[WHAT IS REQUIRED] Count the lines in the material that contain the word "varnished" and give only that number.

[Data records]
----
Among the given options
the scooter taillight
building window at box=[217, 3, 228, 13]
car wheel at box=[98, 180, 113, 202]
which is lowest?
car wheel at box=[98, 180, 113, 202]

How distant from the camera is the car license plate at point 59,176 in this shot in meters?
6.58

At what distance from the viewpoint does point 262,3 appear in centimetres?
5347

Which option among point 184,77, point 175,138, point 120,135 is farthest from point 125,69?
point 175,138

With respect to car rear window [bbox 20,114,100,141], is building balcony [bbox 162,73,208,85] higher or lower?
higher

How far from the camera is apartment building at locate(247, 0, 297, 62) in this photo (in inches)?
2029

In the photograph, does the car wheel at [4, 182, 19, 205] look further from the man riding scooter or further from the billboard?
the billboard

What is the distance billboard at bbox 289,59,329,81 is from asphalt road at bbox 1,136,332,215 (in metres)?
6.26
----
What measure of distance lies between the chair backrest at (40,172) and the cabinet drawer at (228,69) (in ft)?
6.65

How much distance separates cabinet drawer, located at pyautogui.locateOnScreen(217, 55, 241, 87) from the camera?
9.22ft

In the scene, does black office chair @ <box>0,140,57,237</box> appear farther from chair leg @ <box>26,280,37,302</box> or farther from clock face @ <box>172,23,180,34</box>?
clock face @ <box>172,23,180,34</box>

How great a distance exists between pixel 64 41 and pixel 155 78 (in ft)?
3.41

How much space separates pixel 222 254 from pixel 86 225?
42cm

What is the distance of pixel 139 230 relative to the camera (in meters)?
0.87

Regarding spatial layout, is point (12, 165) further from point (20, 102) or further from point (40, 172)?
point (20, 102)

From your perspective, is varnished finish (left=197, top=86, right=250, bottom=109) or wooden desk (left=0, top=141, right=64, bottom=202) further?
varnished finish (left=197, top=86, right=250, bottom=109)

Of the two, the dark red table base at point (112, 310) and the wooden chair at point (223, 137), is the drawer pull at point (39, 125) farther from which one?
----
[COMPLETE RESPONSE] 2